The Legislative Committee on the Judiciary rejected on March 7 a number of bills calling for the abolition of capital punishment, including one introduced by Rep. Birmingham (Boston Globe, March 8, 1927, p. 8).
Other sponsors of the bills were Reps. James J. Twohig, C. F. N. Pratt, and Maurice J. Tobin, and Sens. John J. Mulvey and Wendell P. Thore.
The committee also rejected a petition from George Washington Chapter, S.A.R., for legislation to define the crime of syndicalism and for fixing a penalty.
Rep. Birmingham introduced Dec. 20 a bill that would prohibit future consolidation or merger of gas or electric operating or holding companies unless the legislature provides special authorization (Boston Globe, Dec. 20, 1930, p. 7) .
Birmingham also filed a bill to change the law covering the establishment of municipal lighting plants.
The bill would allow a community that had voted to establish a plant, if it fails within 150 days to agree with the local power company about the terms of the purchase, to take steps to acquire the plant or establish a plant.
Rep. Birmingham introduced May 5 a bill to authorize the city of Boston to borrow $8 million for the reconstruction of accepted streets in Brighton, Dorchester, West Roxbury, Hyde Park, Roxbury, South Boston, East Boston, Charlestown, and Jamaica Plain.
Birmingham sent a letter to Boston Mayor Nichols noting that streets in outlying sections should be made safe for automobile and pedestrian use.
in the letter, he said that some of the streets were so bad that firetrucks and other equipment were unable to travel over them.
Rep. Birmingham was one of only six representatives to vote in favor of a resolution asking Gov. Alvan Fuller to appoint a commission to review evidence in the Sacco-Vanzetti case, the Boston Globe reported (April 15, 1927, p 1, 17).
The House Rules Committee had recommended against suspending the rules to admit the resolution. Birmingham, along with five other legislators, voted to suspend the rules so the resolution could be considered. The House vote was 146 to 6 against suspending the rules.

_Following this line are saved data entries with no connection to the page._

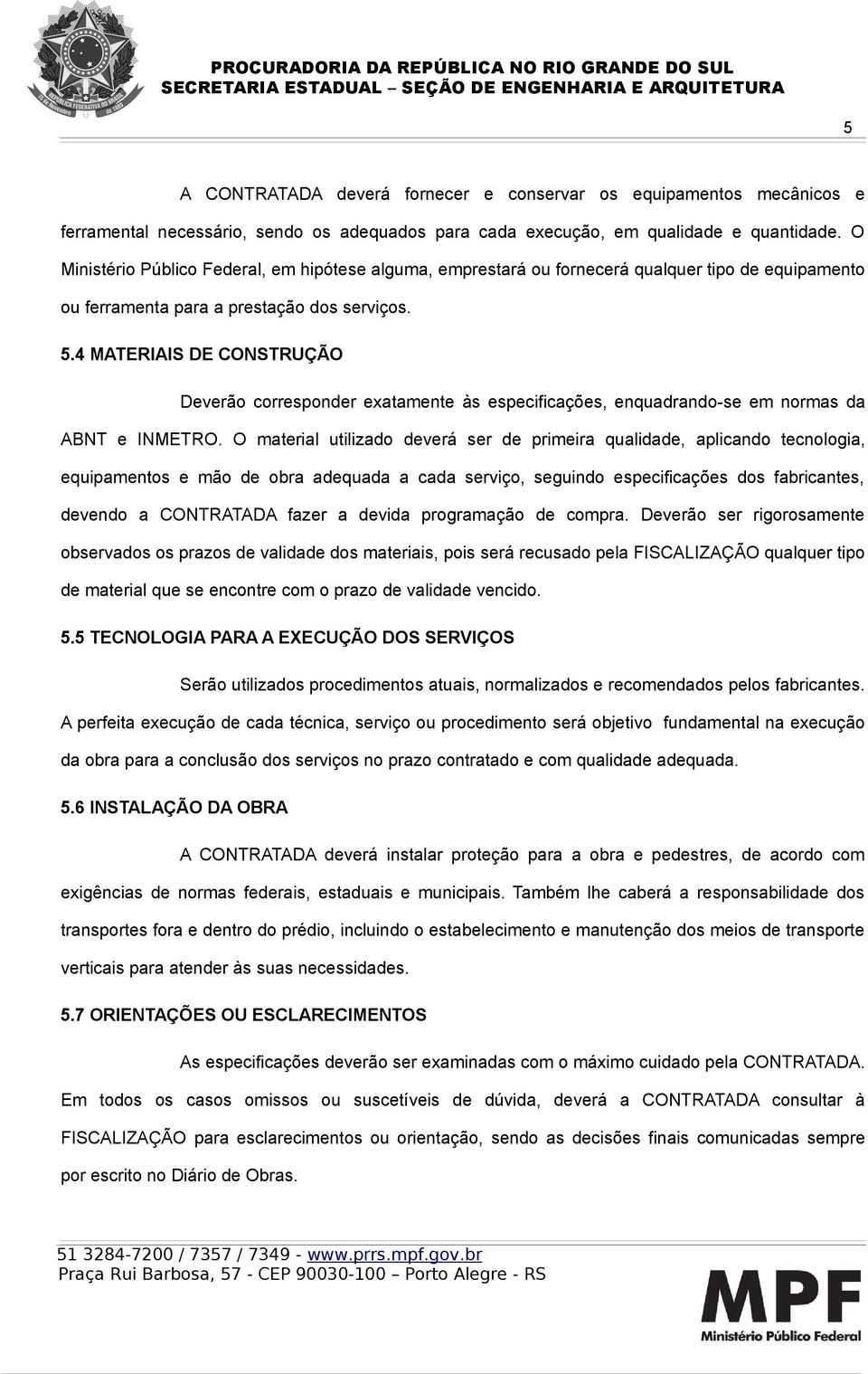 PROCURADORIA DA REPÚBLICA NO RIO GRANDE DO SUL
SECRETARIA ESTADUAL – SEÇÃO DE ENGENHARIA E ARQUITETURA

5

A CONTRATADA deverá fornecer e conservar os equipamentos mecânicos e ferramental necessário, sendo os adequados para cada execução, em qualidade e quantidade. O Ministério Público Federal, em hipótese alguma, emprestará ou fornecerá qualquer tipo de equipamento ou ferramenta para a prestação dos serviços.

5.4 MATERIAIS DE CONSTRUÇÃO

Deverão corresponder exatamente às especificações, enquadrando-se em normas da ABNT e INMETRO. O material utilizado deverá ser de primeira qualidade, aplicando tecnologia, equipamentos e mão de obra adequada a cada serviço, seguindo especificações dos fabricantes, devendo a CONTRATADA fazer a devida programação de compra. Deverão ser rigorosamente observados os prazos de validade dos materiais, pois será recusado pela FISCALIZAÇÃO qualquer tipo de material que se encontre com o prazo de validade vencido.

5.5 TECNOLOGIA PARA A EXECUÇÃO DOS SERVIÇOS

Serão utilizados procedimentos atuais, normalizados e recomendados pelos fabricantes. A perfeita execução de cada técnica, serviço ou procedimento será objetivo fundamental na execução da obra para a conclusão dos serviços no prazo contratado e com qualidade adequada.

5.6 INSTALAÇÃO DA OBRA

A CONTRATADA deverá instalar proteção para a obra e pedestres, de acordo com exigências de normas federais, estaduais e municipais. Também lhe caberá a responsabilidade dos transportes fora e dentro do prédio, incluindo o estabelecimento e manutenção dos meios de transporte verticais para atender às suas necessidades.

5.7 ORIENTAÇÕES OU ESCLARECIMENTOS

As especificações deverão ser examinadas com o máximo cuidado pela CONTRATADA. Em todos os casos omissos ou suscetíveis de dúvida, deverá a CONTRATADA consultar à FISCALIZAÇÃO para esclarecimentos ou orientação, sendo as decisões finais comunicadas sempre por escrito no Diário de Obras.

51 3284-7200 / 7357 / 7349 - www.prrs.mpf.gov.br
Praça Rui Barbosa, 57 - CEP 90030-100 – Porto Alegre - RS

MPF
Ministério Público Federal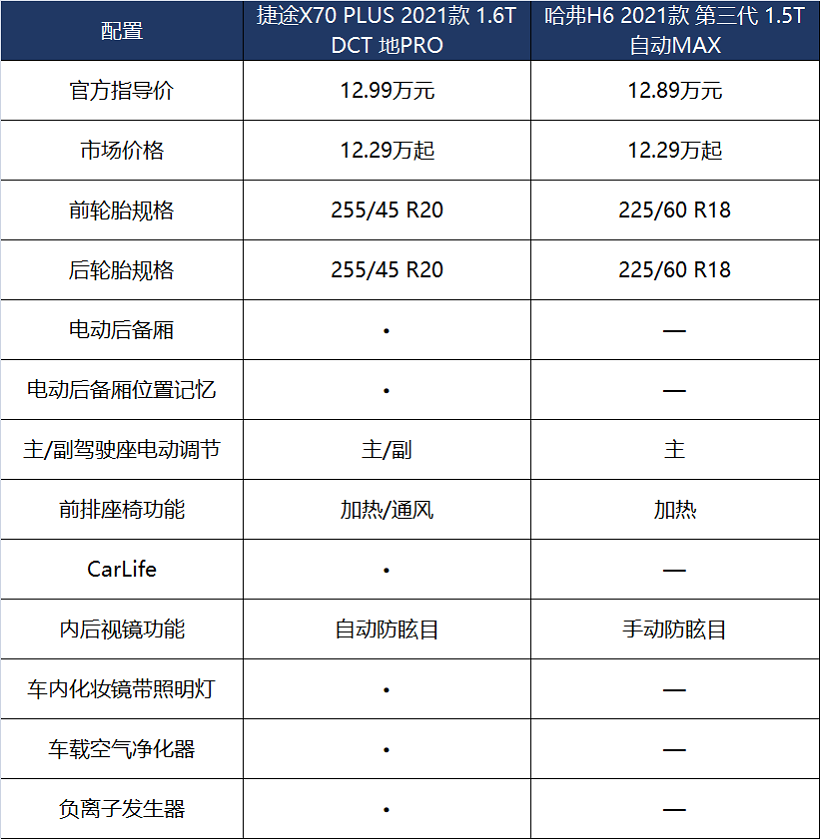 | 配置 | 捷途X70 PLUS 2021款 1.6T DCT 地PRO | 哈弗H6 2021款 第三代 1.5T 自动MAX |
|---|---|---|
| 官方指导价 | 12.99万元 | 12.89万元 |
| 市场价格 | 12.29万起 | 12.29万起 |
| 前轮胎规格 | 255/45 R20 | 225/60 R18 |
| 后轮胎规格 | 255/45 R20 | 225/60 R18 |
| 电动后备厢 | • | — |
| 电动后备厢位置记忆 | • | — |
| 主/副驾驶座电动调节 | 主/副 | 主 |
| 前排座椅功能 | 加热/通风 | 加热 |
| CarLife | • | — |
| 内后视镜功能 | 自动防眩目 | 手动防眩目 |
| 车内化妆镜带照明灯 | • | — |
| 车载空气净化器 | • | — |
| 负离子发生器 | • | — |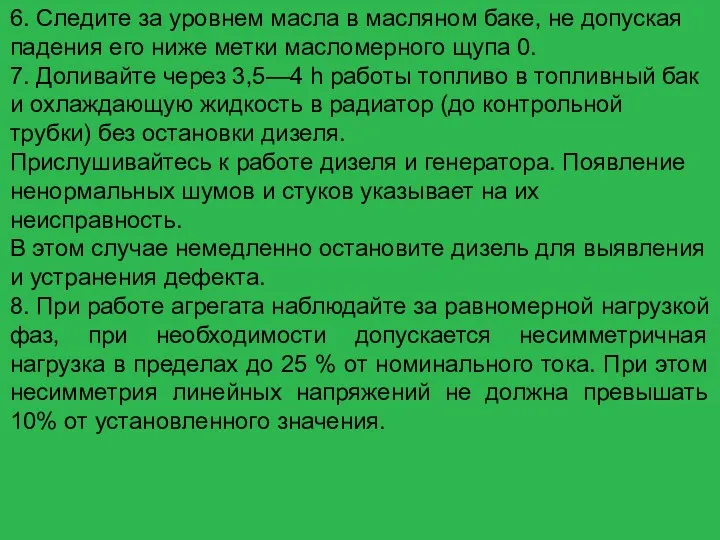 6. Следите за уровнем масла в масляном баке, не допуская падения его ниже метки масломерного щупа 0.
7. Доливайте через 3,5—4 h работы топливо в топливный бак и охлаждающую жидкость в радиатор (до контрольной трубки) без остановки дизеля.
Прислушивайтесь к работе дизеля и генератора. Появление ненормальных шумов и стуков указывает на их неисправность.
В этом случае немедленно остановите дизель для выявления и устранения дефекта.
8. При работе агрегата наблюдайте за равномерной нагрузкой фаз, при необходимости допускается несимметричная нагрузка в пределах до 25 % от номинального тока. При этом несимметрия линейных напряжений не должна превышать 10% от установленного значения.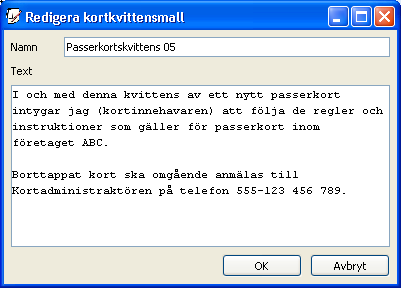 Redigera kortkvittensmall

Namn
Passerkortskvittens 05

Text

I och med denna kvittens av ett nytt passerkort intygar jag (kortinnehavaren) att följa de regler och instruktioner som gäller för passerkort inom företaget ABC.

Borttappat kort ska omgående anmälas till Kortadministraktören på telefon 555-123 456 789.

OK
Avbryt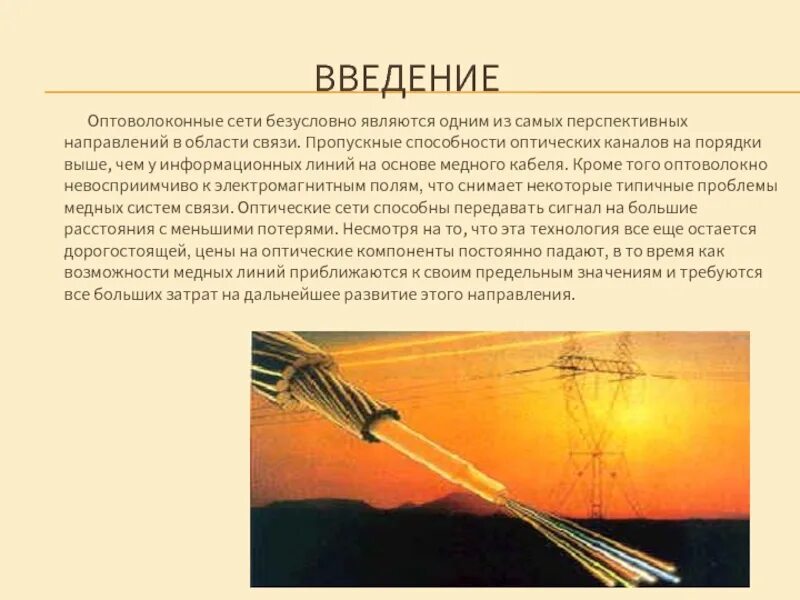 ВВЕДЕНИЕ

Оптоволоконные сети безусловно являются одним из самых перспективных направлений в области связи. Пропускные способности оптических каналов на порядки выше, чем у информационных линий на основе медного кабеля. Кроме того оптоволокно невосприимчиво к электромагнитным полям, что снимает некоторые типичные проблемы медных систем связи. Оптические сети способны передавать сигнал на большие расстояния с меньшими потерями. Несмотря на то, что эта технология все еще остается дорогостоящей, цены на оптические компоненты постоянно падают, в то время как возможности медных линий приближаются к своим предельным значениям и требуются все больших затрат на дальнейшее развитие этого направления.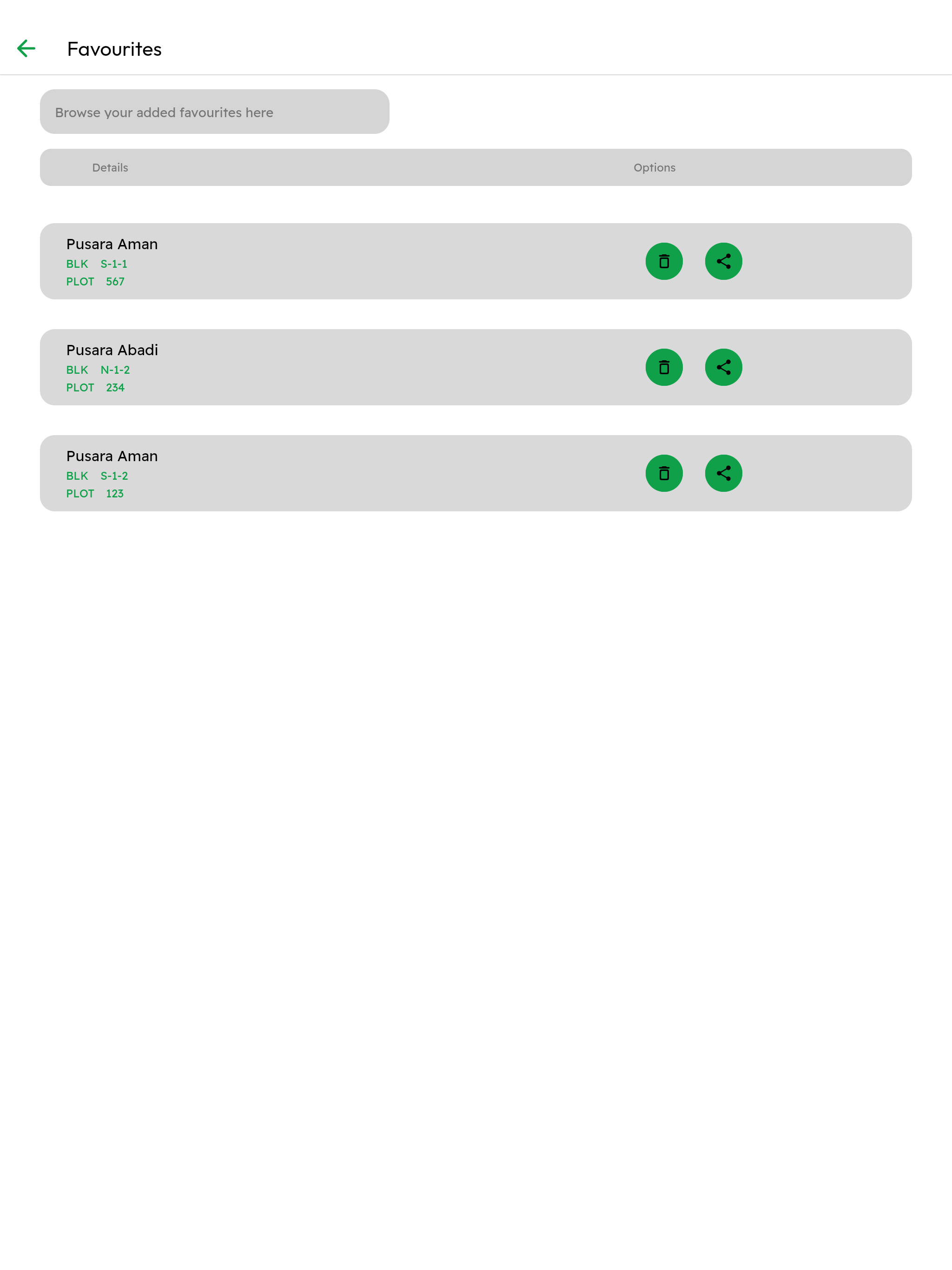 Favourites

Browse your added favourites here

Details Options

Pusara Aman
BLK S-1-1
PLOT 567

Pusara Abadi
BLK N-1-2
PLOT 234

Pusara Aman
BLK S-1-2
PLOT 123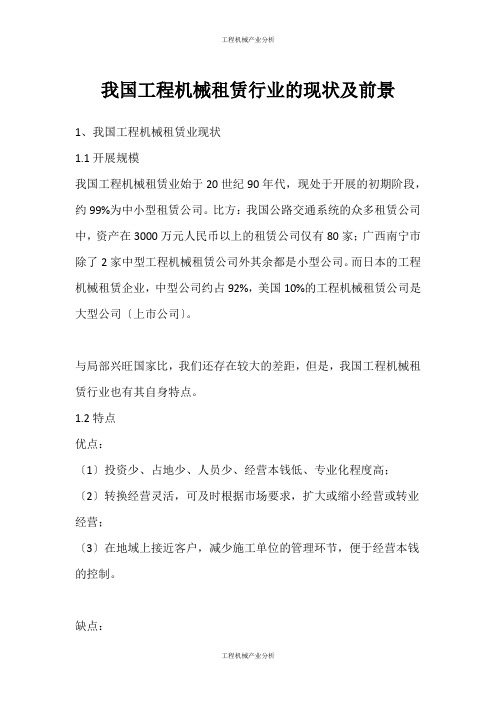 工程机械产业分析

我国工程机械租赁行业的现状及前景

1、我国工程机械租赁业现状

1.1 开展规模

我国工程机械租赁业始于 20 世纪 90 年代，现处于开展的初期阶段，约 99%为中小型租赁公司。比方：我国公路交通系统的众多租赁公司中，资产在 3000 万元人民币以上的租赁公司仅有 80 家；广西南宁市除了 2 家中型工程机械租赁公司外其余都是小型公司。而日本的工程机械租赁企业，中型公司约占 92%，美国 10%的工程机械租赁公司是大型公司〔上市公司〕。

与局部兴旺国家比，我们还存在较大的差距，但是，我国工程机械租赁行业也有其自身特点。

1.2 特点

优点：

〔1〕投资少、占地少、人员少、经营本钱低、专业化程度高；

〔2〕转换经营灵活，可及时根据市场要求，扩大或缩小经营或转业经营；

〔3〕在地域上接近客户，减少施工单位的管理环节，便于经营本钱的控制。

缺点：

工程机械产业分析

The representatives joining Birmingham were the resolution’s sponsor, Rep. Roland D. Sawyer of Ware, along with Reps. Tony Garofano of Lynn, C. F. Nelson Pratt of Saugus, Lewis R. Sullivan of Boston, and Charles A. Kelley of Worcester.
Birmingham, Sullivan, and Pratt said they voted in favor of suspending the rules because they were opposed to capital punishment.
Nicola Sacco and Bartolomeo Vanzetti were Italian-born American anarchists who were convicted of first-degree murder in the killing of a guard and a paymaster during a 1920 robbery of the Slater and Morrill Shoe Company in Braintree.
They were sentenced to death by the trial judge Webster Thayer. After a series of appeals and a lot of public controversy, they were executed on Aug. 23, 1927.
The governor did end up appointing a three-man commission to review the case, which decided that the verdict and death sentence were justified.